━━━ Material provided ━━━

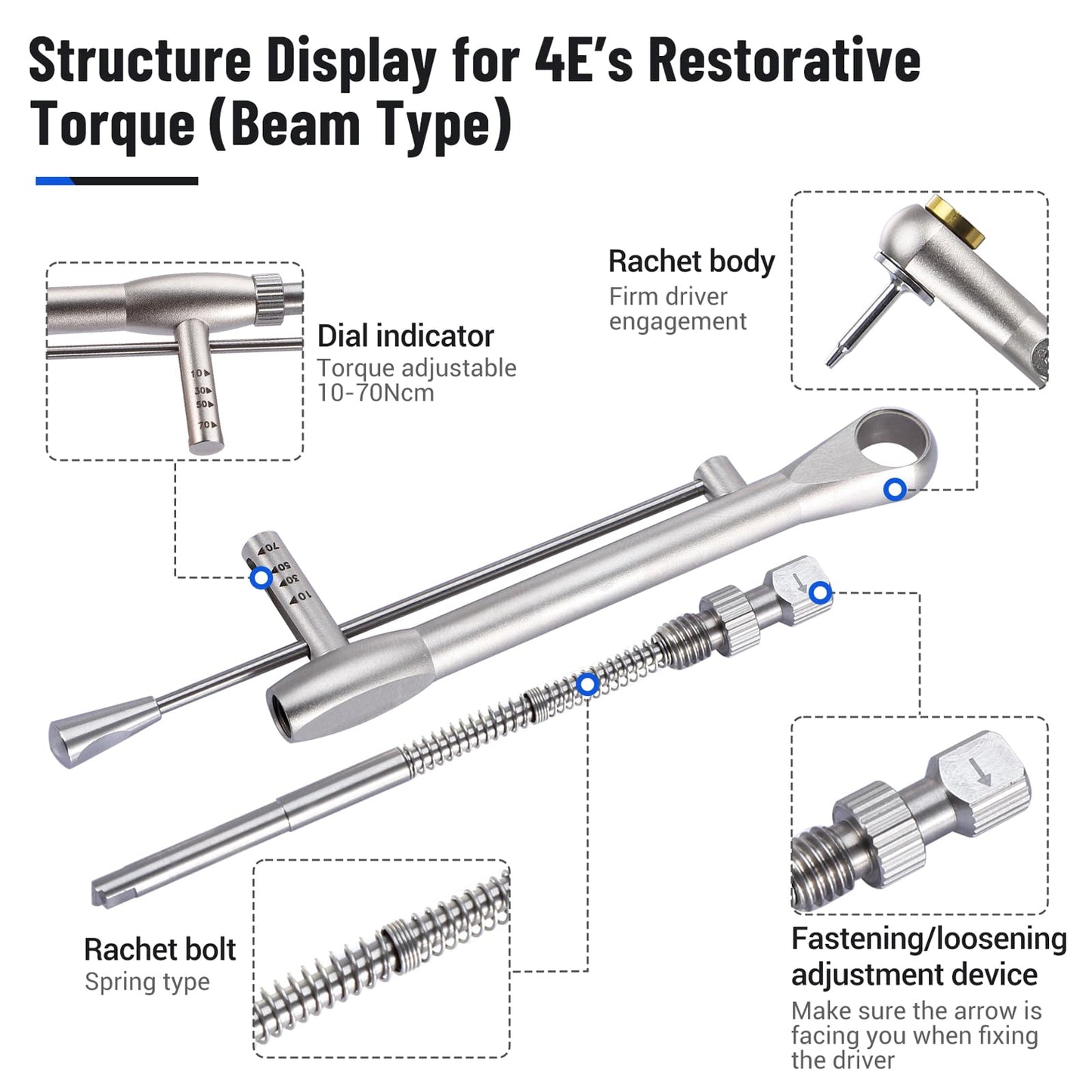 Structure Display for 4E's Restorative Torque (Beam Type)

10
30
50
70

Dial indicator
Torque adjustable 10-70Ncm

Rachet body
Firm driver engagement

70
50
30
10

Rachet bolt
Spring type

Fastening/loosening adjustment device
Make sure the arrow is facing you when fixing the driver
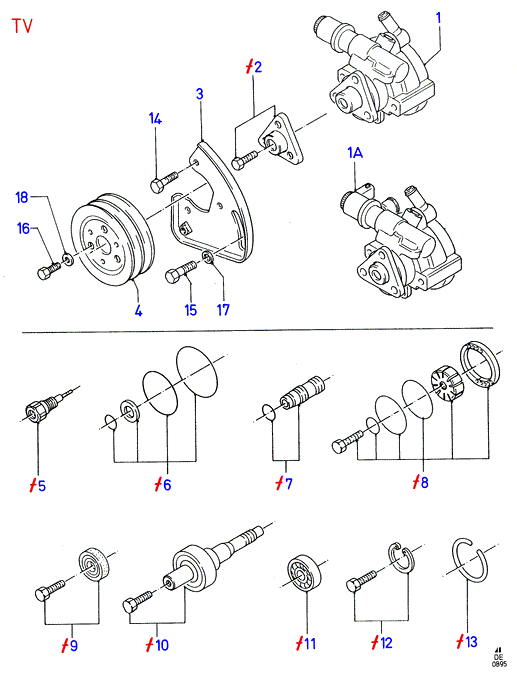 TV

1

2

3

14

1A

18

16

4

15

17

5

6

7

8

9

10

11

12

13

DE
0895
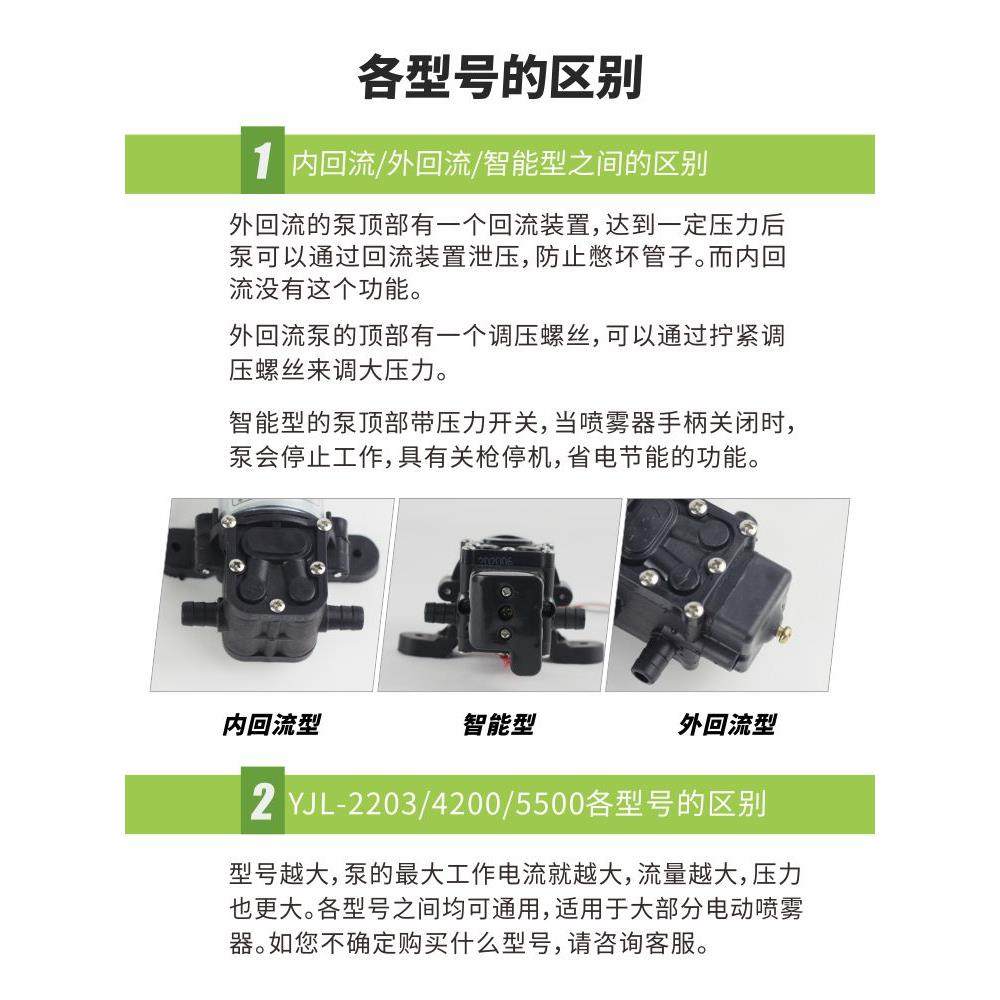 各型号的区别

1 内回流/外回流/智能型之间的区别

外回流的泵顶部有一个回流装置，达到一定压力后泵可以通过回流装置泄压，防止憋坏管子。而内回流没有这个功能。

外回流泵的顶部有一个调压螺丝，可以通过拧紧调压螺丝来调大压力。

智能型的泵顶部带压力开关，当喷雾器手柄关闭时，泵会停止工作，具有关枪停机，省电节能的功能。

内回流型

智能型

外回流型

2 YJL-2203/4200/5500各型号的区别

型号越大，泵的最大工作电流就越大，流量越大，压力也更大。各型号之间均可通用，适用于大部分电动喷雾器。如您不确定购买什么型号，请咨询客服。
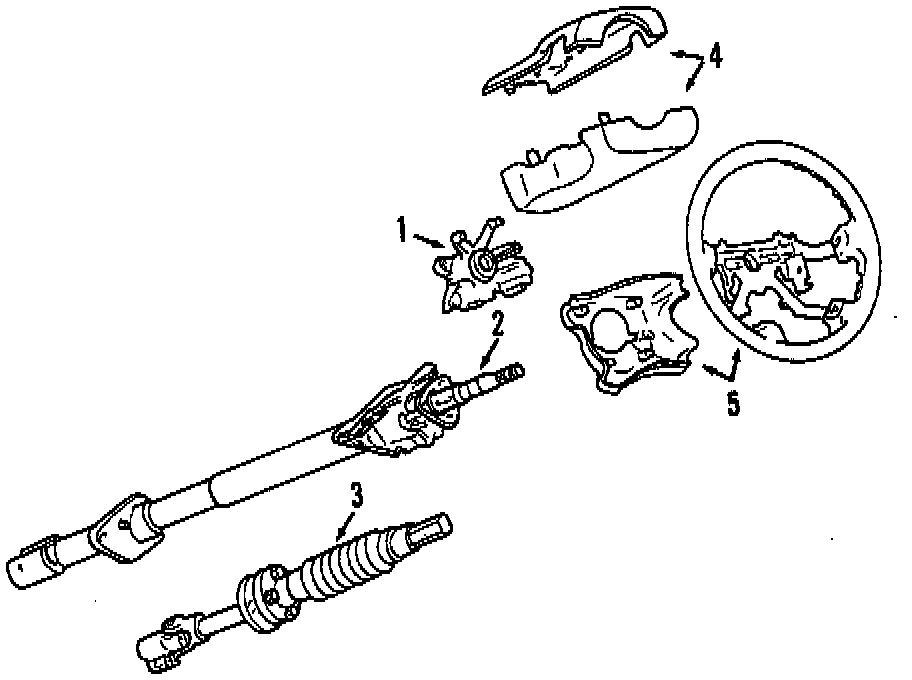 4
1
2
5
3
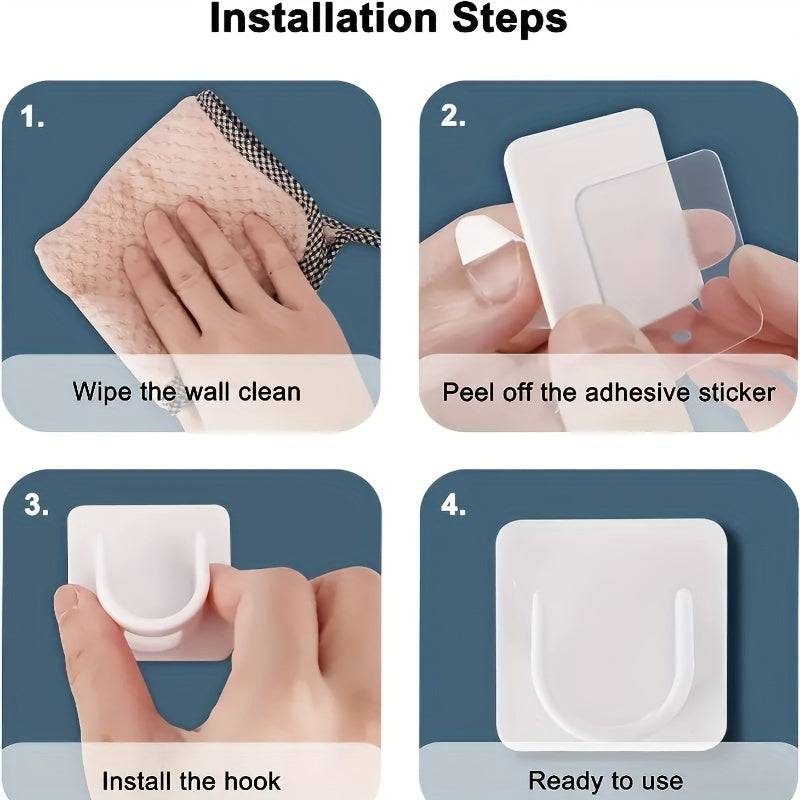 Installation Steps

1.

Wipe the wall clean

2.

Peel off the adhesive sticker

3.

Install the hook

4.

Ready to use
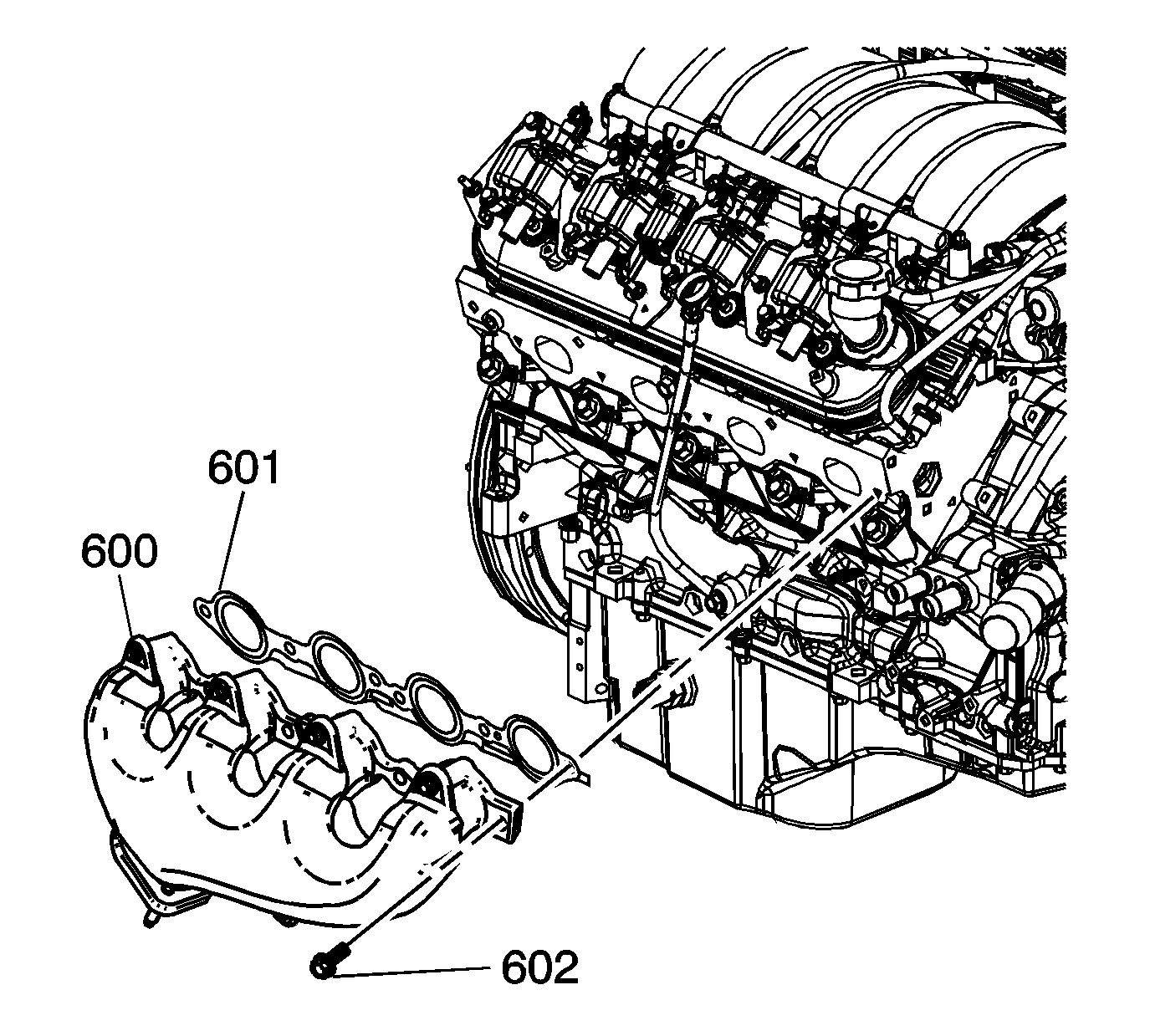 601
600
602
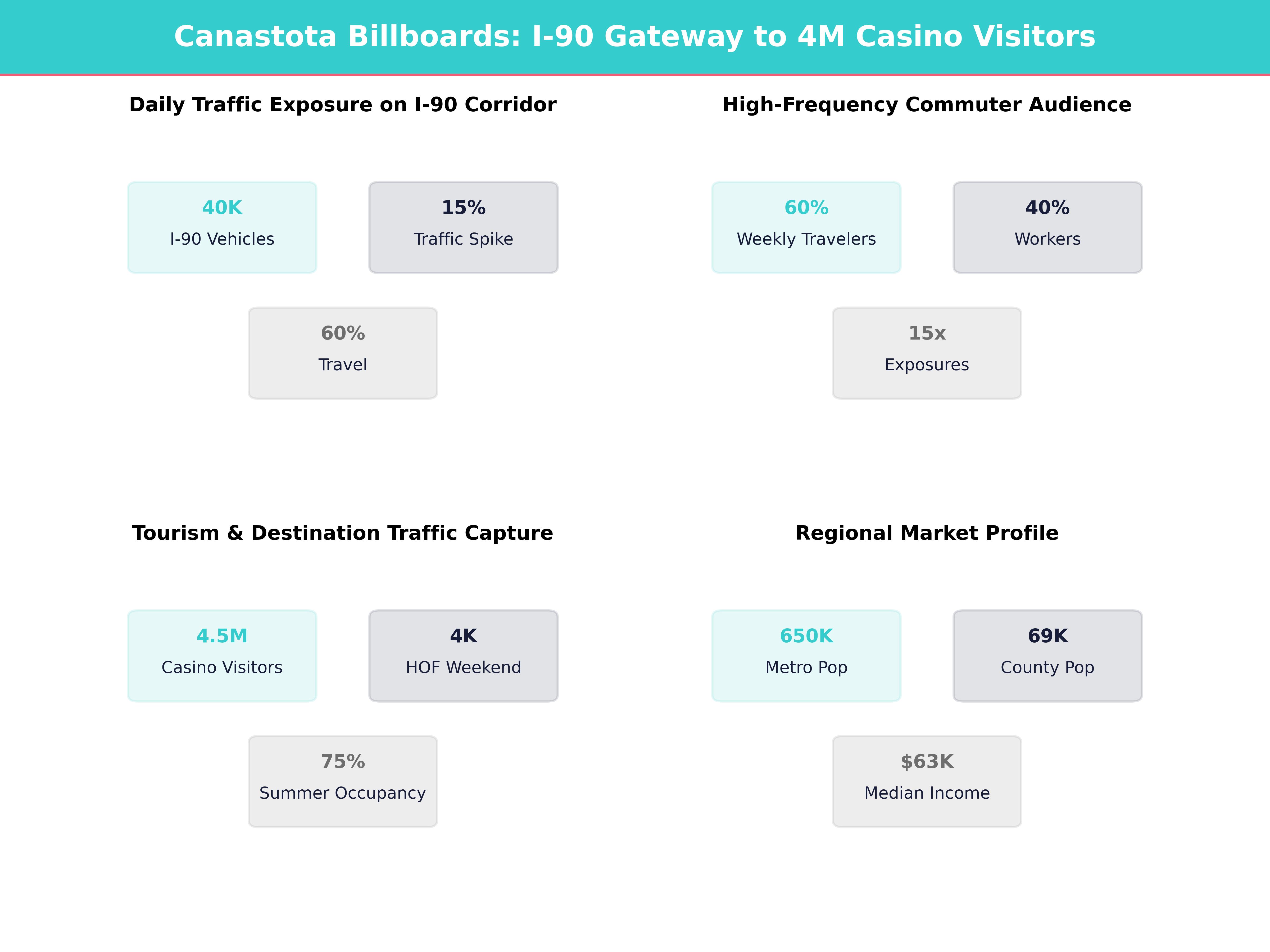 Canastota Billboards: I-90 Gateway to 4M Casino Visitors

Daily Traffic Exposure on I-90 Corridor

40K
I-90 Vehicles

15%
Traffic Spike

60%
Travel

High-Frequency Commuter Audience

60%
Weekly Travelers

40%
Workers

15x
Exposures

Tourism & Destination Traffic Capture

4.5M
Casino Visitors

4K
HOF Weekend

75%
Summer Occupancy

Regional Market Profile

650K
Metro Pop

69K
County Pop

$63K
Median Income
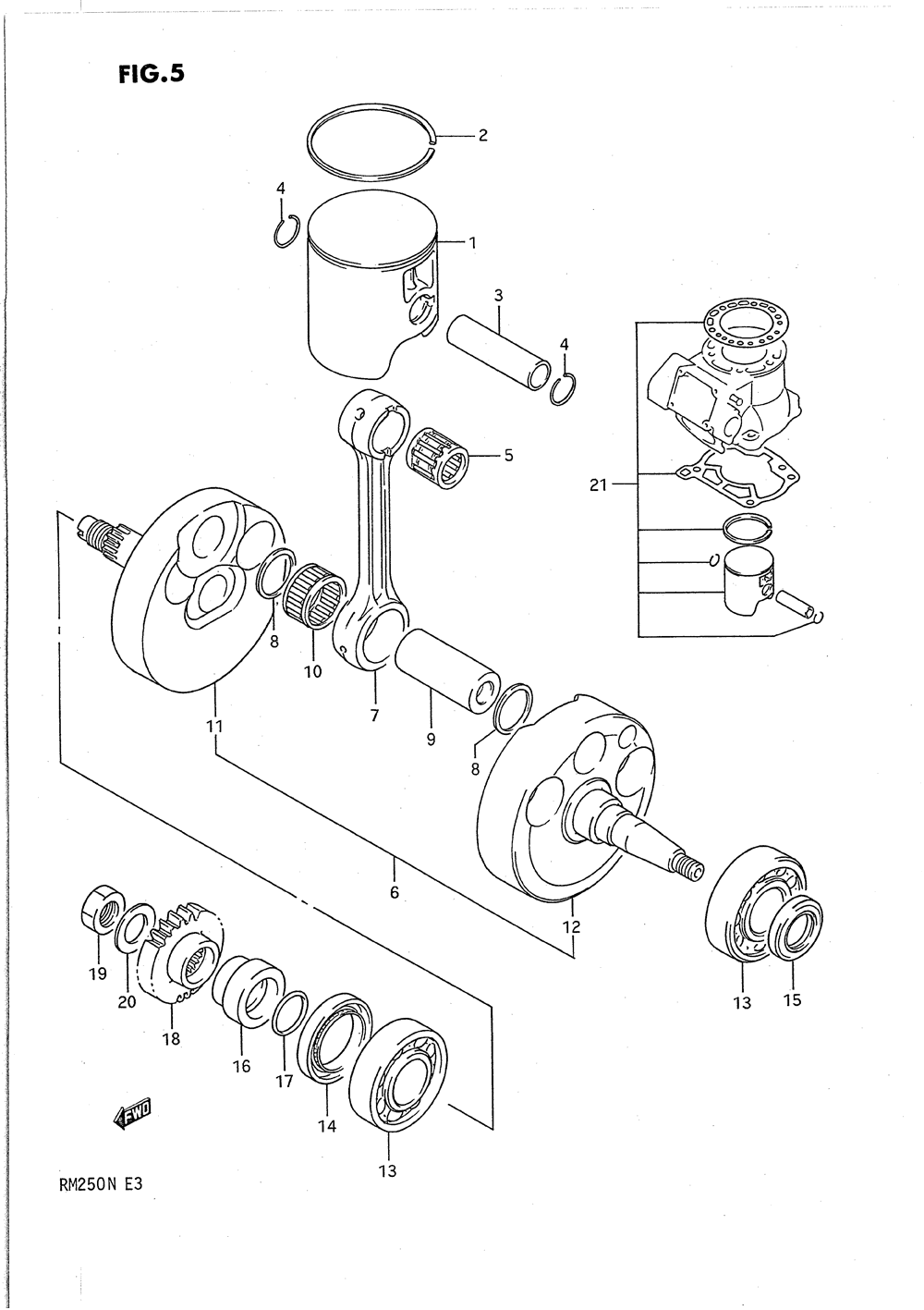 FIG.5

2

4

1

3

4

5

21

8

10

7

9

8

11

6

12

19

20

18

16

17

14

13

13

15

FWD

RM250N E3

━━━

Above are the records; repeat them all exactly, without the pictures.

▸ Answer to the problem
 Structure Display for 4E's Restorative Torque (Beam Type)

10
30
50
70

Dial indicator
Torque adjustable 10-70Ncm

Rachet body
Firm driver engagement

70
50
30
10

Rachet bolt
Spring type

Fastening/loosening adjustment device
Make sure the arrow is facing you when fixing the driver
 TV

1

2

3

14

1A

18

16

4

15

17

5

6

7

8

9

10

11

12

13

DE
0895
 各型号的区别

1 内回流/外回流/智能型之间的区别

外回流的泵顶部有一个回流装置，达到一定压力后泵可以通过回流装置泄压，防止憋坏管子。而内回流没有这个功能。

外回流泵的顶部有一个调压螺丝，可以通过拧紧调压螺丝来调大压力。

智能型的泵顶部带压力开关，当喷雾器手柄关闭时，泵会停止工作，具有关枪停机，省电节能的功能。

内回流型

智能型

外回流型

2 YJL-2203/4200/5500各型号的区别

型号越大，泵的最大工作电流就越大，流量越大，压力也更大。各型号之间均可通用，适用于大部分电动喷雾器。如您不确定购买什么型号，请咨询客服。
 4
1
2
5
3
 Installation Steps

1.

Wipe the wall clean

2.

Peel off the adhesive sticker

3.

Install the hook

4.

Ready to use
 601
600
602
 Canastota Billboards: I-90 Gateway to 4M Casino Visitors

Daily Traffic Exposure on I-90 Corridor

40K
I-90 Vehicles

15%
Traffic Spike

60%
Travel

High-Frequency Commuter Audience

60%
Weekly Travelers

40%
Workers

15x
Exposures

Tourism & Destination Traffic Capture

4.5M
Casino Visitors

4K
HOF Weekend

75%
Summer Occupancy

Regional Market Profile

650K
Metro Pop

69K
County Pop

$63K
Median Income
 FIG.5

2

4

1

3

4

5

21

8

10

7

9

8

11

6

12

19

20

18

16

17

14

13

13

15

FWD

RM250N E3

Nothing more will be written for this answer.